_Задание a_: Представьте в виде JSON-списка строки материала упражнения от строки с «What distance from the camera» до последней строки материала включительно. Каждая непустая строка должна стать отдельным элементом списка, а пустые строки нужно пропустить.

_Исходный текст_:
__________

Относительно замены кролика на ягуара в качестве лунного символа Жирар в другом месте обратил внимание на то, что «тесное взаимодействие между Лунной богиней (Шбаламке) и кроликом наиболее очевидно выражается в лунном иероглифе… [который] изображает большой кувшин с узким горлышком — символ луны, внутри которой находится кролик».
Аналогичным образом Линда Шеле изучала иероглифические обозначения оленя и кролика в Паленке и пришла к заключению, что иероглиф для «кролика» всегда связан с луной, а иероглиф «оленя» — с родовым или солнечным знаком. Кроме того, она цитирует этнографическое свидетельство о том, что мезоамериканские народы видели на луне — там, где мы видим «старого человека» — кролика: «форма кролика в темной области луны весьма очевидна даже для глаз западного человека».
Поскольку «кролик в луне» видим полностью только в полнолуние и поскольку, как мы видели, идеальное отношение Хунахпу и Шбаламке находится в противостоящих солнцестояниях, в этом плутовском «рассказе о хвостах» из «Пополь-Вуха» мы обнаруживаем ассоциацию оленя не просто с солнцем (именно Хунахпу/солнце оторвала оленю хвост), а с солнцем в июньское солнцестояние. И точно так же, как южноамериканские мифы о ягуаре подразумевают — посредством земного противостояния охотника и жертвы, ягуара и оленя — небесное противостояние звезд, восходящих в противоположные солнцестояния, Келли отмечал, что мезоамериканский небесный олень находится в 180 градусах от хвоста Скорпиона, называемого «лассо» или «силком» для поимки оленя. В Андах, как мы видели, хвост Скорпиона иногда отождествляется с ягуаром, а иногда — с «пращой звезд».

__________

_Материал упражнения_:

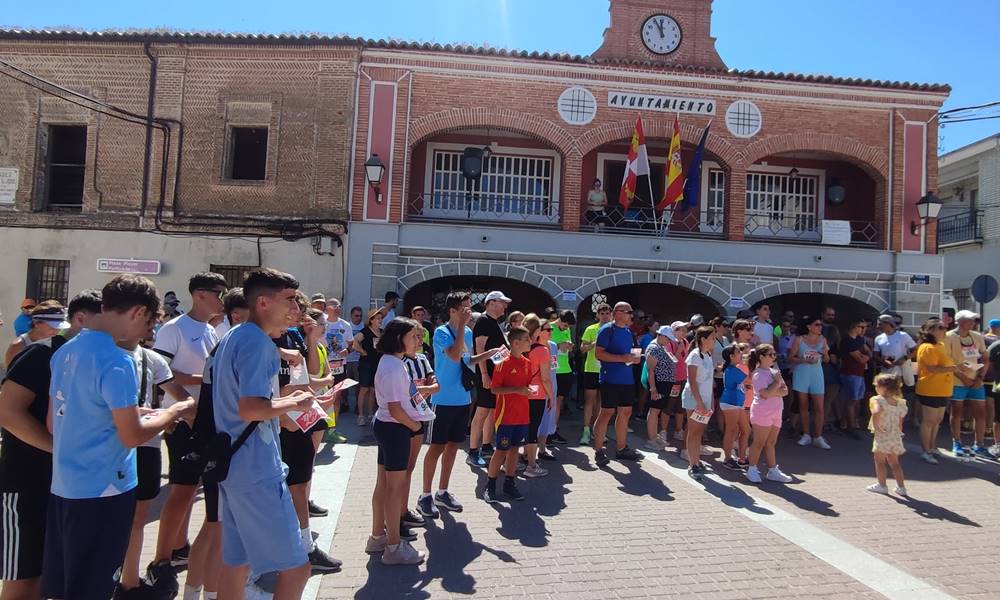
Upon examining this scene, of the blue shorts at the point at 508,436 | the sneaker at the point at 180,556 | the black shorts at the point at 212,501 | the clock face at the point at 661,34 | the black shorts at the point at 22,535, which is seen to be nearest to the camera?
the black shorts at the point at 22,535

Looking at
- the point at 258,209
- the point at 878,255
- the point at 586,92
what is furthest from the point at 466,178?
the point at 878,255

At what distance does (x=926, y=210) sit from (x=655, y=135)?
6.03m

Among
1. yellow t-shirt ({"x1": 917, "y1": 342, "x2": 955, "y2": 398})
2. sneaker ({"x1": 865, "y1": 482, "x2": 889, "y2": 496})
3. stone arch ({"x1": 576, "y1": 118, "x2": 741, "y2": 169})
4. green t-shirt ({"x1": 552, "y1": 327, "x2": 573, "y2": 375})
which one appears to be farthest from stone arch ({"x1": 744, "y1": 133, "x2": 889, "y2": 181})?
sneaker ({"x1": 865, "y1": 482, "x2": 889, "y2": 496})

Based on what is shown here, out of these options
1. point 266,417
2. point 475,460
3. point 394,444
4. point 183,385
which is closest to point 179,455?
point 183,385

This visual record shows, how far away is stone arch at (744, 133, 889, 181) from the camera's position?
12680mm

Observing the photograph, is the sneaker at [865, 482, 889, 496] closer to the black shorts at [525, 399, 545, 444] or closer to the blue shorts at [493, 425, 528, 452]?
the black shorts at [525, 399, 545, 444]

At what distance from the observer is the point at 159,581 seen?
11.6ft

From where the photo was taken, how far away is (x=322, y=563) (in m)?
3.98

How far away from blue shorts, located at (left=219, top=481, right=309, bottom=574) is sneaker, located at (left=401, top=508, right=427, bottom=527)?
2100 mm

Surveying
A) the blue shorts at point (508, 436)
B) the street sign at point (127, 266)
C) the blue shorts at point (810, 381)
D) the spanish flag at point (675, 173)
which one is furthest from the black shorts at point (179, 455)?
the spanish flag at point (675, 173)

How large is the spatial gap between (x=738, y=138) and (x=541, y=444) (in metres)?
9.02

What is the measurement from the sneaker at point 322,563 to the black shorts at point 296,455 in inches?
21.2

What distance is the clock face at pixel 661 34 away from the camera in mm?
13305

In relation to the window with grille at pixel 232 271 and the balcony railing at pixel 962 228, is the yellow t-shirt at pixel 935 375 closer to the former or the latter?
the window with grille at pixel 232 271
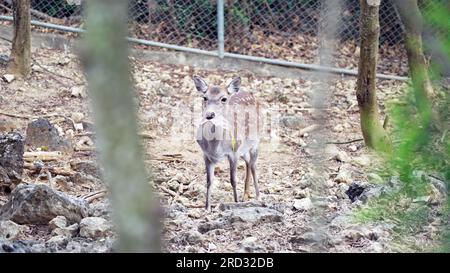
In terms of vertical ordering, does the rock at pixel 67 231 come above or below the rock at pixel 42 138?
below

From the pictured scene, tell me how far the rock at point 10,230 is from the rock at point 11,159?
126 centimetres

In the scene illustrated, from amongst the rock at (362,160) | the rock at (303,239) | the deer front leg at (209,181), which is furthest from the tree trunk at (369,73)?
the rock at (303,239)

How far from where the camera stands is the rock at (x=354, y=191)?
7.08m

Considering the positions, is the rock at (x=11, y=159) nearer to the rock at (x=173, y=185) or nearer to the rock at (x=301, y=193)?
the rock at (x=173, y=185)

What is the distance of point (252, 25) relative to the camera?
1307 cm

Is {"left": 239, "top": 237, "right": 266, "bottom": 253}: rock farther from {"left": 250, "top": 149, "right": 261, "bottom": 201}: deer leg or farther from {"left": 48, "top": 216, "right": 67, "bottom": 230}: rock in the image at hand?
{"left": 250, "top": 149, "right": 261, "bottom": 201}: deer leg

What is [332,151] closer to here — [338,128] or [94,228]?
[338,128]

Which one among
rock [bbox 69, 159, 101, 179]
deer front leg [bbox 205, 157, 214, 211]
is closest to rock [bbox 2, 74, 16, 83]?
rock [bbox 69, 159, 101, 179]

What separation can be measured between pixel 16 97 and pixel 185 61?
2742mm

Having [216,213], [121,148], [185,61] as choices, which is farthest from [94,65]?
[185,61]

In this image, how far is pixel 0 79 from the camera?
424 inches

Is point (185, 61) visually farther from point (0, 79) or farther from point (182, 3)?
point (0, 79)

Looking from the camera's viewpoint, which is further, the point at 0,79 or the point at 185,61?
the point at 185,61
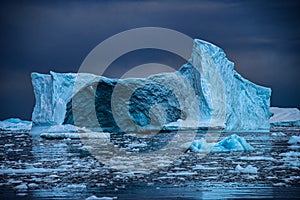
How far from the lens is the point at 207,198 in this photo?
18.0 feet

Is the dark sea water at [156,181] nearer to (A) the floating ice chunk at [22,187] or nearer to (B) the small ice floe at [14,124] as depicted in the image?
(A) the floating ice chunk at [22,187]

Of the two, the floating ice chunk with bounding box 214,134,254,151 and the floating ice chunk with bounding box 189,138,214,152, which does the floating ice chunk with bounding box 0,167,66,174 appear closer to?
the floating ice chunk with bounding box 189,138,214,152

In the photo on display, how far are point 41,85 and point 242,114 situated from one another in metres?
12.5

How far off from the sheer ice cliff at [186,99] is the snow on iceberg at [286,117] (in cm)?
1678

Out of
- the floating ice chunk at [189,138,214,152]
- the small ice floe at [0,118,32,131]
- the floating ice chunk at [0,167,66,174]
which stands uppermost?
the small ice floe at [0,118,32,131]

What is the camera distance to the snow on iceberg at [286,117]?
145 ft

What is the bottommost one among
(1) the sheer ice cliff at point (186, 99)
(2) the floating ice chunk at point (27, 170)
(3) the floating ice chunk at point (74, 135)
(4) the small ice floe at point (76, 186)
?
(4) the small ice floe at point (76, 186)

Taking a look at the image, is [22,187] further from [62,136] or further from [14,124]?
[14,124]

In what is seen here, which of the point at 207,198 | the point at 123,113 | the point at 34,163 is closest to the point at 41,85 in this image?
the point at 123,113

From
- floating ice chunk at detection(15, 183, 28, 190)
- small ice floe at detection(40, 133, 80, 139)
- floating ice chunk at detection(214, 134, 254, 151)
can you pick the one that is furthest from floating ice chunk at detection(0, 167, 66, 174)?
small ice floe at detection(40, 133, 80, 139)

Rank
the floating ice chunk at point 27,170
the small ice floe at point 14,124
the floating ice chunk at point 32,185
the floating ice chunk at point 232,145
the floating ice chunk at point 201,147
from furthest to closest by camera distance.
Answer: the small ice floe at point 14,124 → the floating ice chunk at point 232,145 → the floating ice chunk at point 201,147 → the floating ice chunk at point 27,170 → the floating ice chunk at point 32,185

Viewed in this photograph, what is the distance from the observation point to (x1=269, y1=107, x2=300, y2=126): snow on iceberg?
145ft

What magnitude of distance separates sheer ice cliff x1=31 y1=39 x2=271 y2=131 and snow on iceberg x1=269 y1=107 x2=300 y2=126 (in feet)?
55.0

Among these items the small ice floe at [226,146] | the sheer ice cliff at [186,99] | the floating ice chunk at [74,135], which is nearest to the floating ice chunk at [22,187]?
the small ice floe at [226,146]
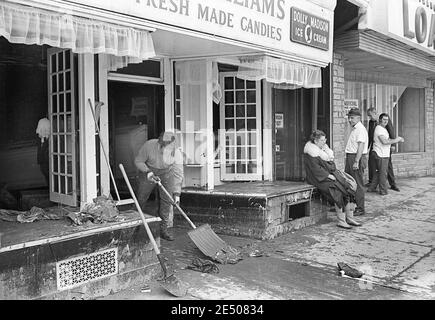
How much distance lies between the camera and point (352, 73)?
12.0 m

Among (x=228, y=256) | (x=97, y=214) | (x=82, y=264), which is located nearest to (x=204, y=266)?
(x=228, y=256)

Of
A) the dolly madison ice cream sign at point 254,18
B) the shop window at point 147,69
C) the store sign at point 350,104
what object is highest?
the dolly madison ice cream sign at point 254,18

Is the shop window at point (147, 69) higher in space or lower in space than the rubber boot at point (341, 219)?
higher

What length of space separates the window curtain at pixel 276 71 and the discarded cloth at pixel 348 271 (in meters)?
2.86

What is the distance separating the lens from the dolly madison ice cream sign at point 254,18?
4980mm

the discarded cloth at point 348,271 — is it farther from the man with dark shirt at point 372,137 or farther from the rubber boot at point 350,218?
the man with dark shirt at point 372,137

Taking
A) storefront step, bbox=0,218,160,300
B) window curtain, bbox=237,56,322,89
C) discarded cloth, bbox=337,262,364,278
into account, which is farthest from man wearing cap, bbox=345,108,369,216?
storefront step, bbox=0,218,160,300

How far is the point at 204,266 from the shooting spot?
17.9ft

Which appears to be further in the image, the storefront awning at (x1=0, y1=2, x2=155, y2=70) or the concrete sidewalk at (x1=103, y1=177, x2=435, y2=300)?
the concrete sidewalk at (x1=103, y1=177, x2=435, y2=300)

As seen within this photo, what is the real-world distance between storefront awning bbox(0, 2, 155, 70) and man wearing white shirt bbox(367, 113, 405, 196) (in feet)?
22.6

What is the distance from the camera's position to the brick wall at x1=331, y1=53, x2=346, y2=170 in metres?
9.49

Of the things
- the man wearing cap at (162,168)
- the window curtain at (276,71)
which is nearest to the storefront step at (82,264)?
the man wearing cap at (162,168)

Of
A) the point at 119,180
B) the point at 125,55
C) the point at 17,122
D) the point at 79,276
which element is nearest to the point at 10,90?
the point at 17,122

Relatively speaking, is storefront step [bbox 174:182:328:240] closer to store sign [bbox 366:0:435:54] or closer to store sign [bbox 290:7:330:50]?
store sign [bbox 290:7:330:50]
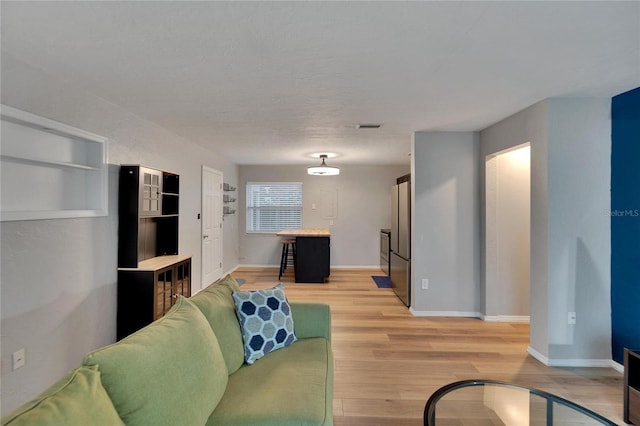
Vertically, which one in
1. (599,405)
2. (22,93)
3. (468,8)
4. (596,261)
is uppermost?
(468,8)

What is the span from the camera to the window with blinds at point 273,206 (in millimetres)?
7301

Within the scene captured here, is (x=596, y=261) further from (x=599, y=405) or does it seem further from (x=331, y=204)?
(x=331, y=204)

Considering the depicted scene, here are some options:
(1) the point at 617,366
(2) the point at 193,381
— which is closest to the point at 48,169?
(2) the point at 193,381

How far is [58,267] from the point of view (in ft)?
7.73

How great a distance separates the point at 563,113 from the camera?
2.79 metres

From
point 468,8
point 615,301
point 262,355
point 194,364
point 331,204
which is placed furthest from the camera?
point 331,204

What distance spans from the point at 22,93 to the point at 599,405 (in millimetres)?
4534

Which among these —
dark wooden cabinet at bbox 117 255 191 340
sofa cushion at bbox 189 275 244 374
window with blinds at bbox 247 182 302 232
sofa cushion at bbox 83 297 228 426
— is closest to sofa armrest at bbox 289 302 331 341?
sofa cushion at bbox 189 275 244 374

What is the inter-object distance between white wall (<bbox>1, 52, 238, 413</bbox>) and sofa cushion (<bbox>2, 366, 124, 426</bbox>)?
1621mm

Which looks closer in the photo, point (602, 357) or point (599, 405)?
point (599, 405)

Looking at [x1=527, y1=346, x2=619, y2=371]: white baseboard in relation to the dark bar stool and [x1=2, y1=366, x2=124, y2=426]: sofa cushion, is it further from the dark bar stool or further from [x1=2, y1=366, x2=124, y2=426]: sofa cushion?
the dark bar stool

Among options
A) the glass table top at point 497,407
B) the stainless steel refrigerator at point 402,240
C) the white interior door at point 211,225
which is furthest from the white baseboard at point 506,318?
the white interior door at point 211,225

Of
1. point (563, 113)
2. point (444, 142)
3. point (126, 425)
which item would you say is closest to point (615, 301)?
point (563, 113)

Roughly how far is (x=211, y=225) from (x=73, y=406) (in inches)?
192
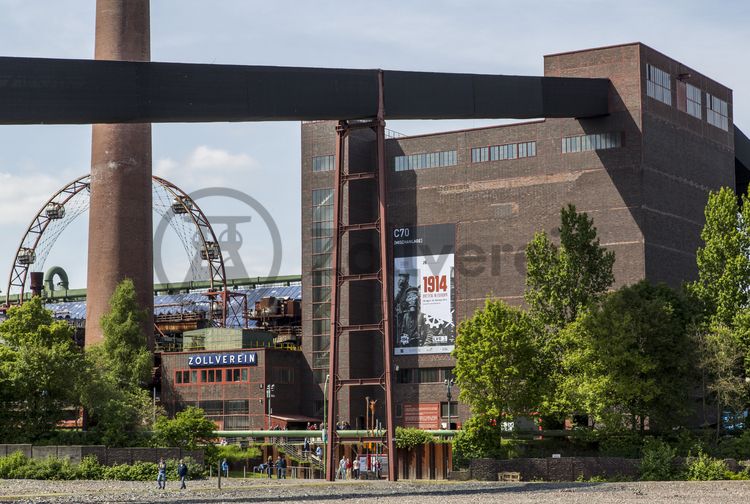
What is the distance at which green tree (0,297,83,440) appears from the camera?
74.0 m

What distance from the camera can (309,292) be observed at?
110 metres

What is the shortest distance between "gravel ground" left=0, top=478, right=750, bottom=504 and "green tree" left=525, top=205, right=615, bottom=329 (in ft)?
47.9

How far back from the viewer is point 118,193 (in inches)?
3703

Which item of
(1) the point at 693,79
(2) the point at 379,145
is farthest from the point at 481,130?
(2) the point at 379,145

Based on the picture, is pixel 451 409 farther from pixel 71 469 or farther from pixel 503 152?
pixel 71 469

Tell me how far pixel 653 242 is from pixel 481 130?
1778 cm

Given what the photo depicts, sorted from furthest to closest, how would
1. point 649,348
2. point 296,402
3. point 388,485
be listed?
point 296,402
point 649,348
point 388,485

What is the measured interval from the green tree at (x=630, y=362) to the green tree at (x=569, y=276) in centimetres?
338

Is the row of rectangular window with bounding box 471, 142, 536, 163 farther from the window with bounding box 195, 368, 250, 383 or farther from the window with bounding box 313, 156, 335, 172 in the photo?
the window with bounding box 195, 368, 250, 383

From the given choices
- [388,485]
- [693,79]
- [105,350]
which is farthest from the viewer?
[693,79]

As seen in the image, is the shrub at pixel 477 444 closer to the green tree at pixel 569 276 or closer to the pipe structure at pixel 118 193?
the green tree at pixel 569 276

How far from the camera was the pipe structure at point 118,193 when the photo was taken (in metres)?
93.2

__________

_Задание b_: Продолжите текст о лунном кролике и небесном олене в мезоамериканских мифах, начав сразу после его последнего предложения.

_Результат выполнения a_:
[
  "What distance from the camera can (309,292) be observed at?",
  "110 metres",
  "What is the shortest distance between \"gravel ground\" left=0, top=478, right=750, bottom=504 and \"green tree\" left=525, top=205, right=615, bottom=329 (in ft)?",
  "47.9",
  "How far back from the viewer is point 118,193 (in inches)?",
  "3703",
  "Which item of",
  "(1) the point at 693,79",
  "(2) the point at 379,145",
  "is farthest from the point at 481,130?",
  "(2) the point at 379,145",
  "Based on the picture, is pixel 451 409 farther from pixel 71 469 or farther from pixel 503 152?",
  "pixel 71 469",
  "Tell me how far pixel 653 242 is from pixel 481 130?",
  "1778 cm",
  "Given what the photo depicts, sorted from furthest to closest, how would",
  "1. point 649,348",
  "2. point 296,402",
  "3. point 388,485",
  "be listed?",
  "point 296,402",
  "point 649,348",
  "point 388,485",
  "What is the measured interval from the green tree at (x=630, y=362) to the green tree at (x=569, y=276) in centimetres?",
  "338",
  "Is the row of rectangular window with bounding box 471, 142, 536, 163 farther from the window with bounding box 195, 368, 250, 383 or farther from the window with bounding box 313, 156, 335, 172 in the photo?",
  "the window with bounding box 195, 368, 250, 383",
  "From the given choices",
  "- [388,485]",
  "- [693,79]",
  "- [105,350]",
  "which is farthest from the viewer?",
  "[693,79]",
  "As seen in the image, is the shrub at pixel 477 444 closer to the green tree at pixel 569 276 or closer to the pipe structure at pixel 118 193?",
  "the green tree at pixel 569 276",
  "How far from the camera was the pipe structure at point 118,193 when the photo was taken (in metres)?",
  "93.2"
]

_Результат выполнения b_:
Такое толкование подтверждается, кроме того, работой Лэмба о словарных запасах юкатанских майя в колониальный период, в которой в поисках эквивалента звезды, слова эк, он обнаружил следующий комментарий: «пятна, как у тигров и оленя в малом возрасте» и «пятна на шкуре оленя». Лэмб добавил: «У майя символ звезд изображался в виде пятен ягуара, а символ ночного неба — в виде его шкуры». В этих сведениях мы сталкиваемся с тем, что можно было бы назвать психологической установкой технического языка мифологии, где яркие и весьма красивые мысленные образы используются для выражения сложных ассоциаций, — каковыми в данном случае выступают ассоциации солнце/день/олень/июньское солнцестояние и луна/ ночь/ягуар/декабрьское солнцестояние: пятна ягуара видны при свете луны, в то время как пятна оленя, если зрение у наблюдателя достаточно острое, проступают при солнечном свете в тени, что служит маскировкой для молодняка.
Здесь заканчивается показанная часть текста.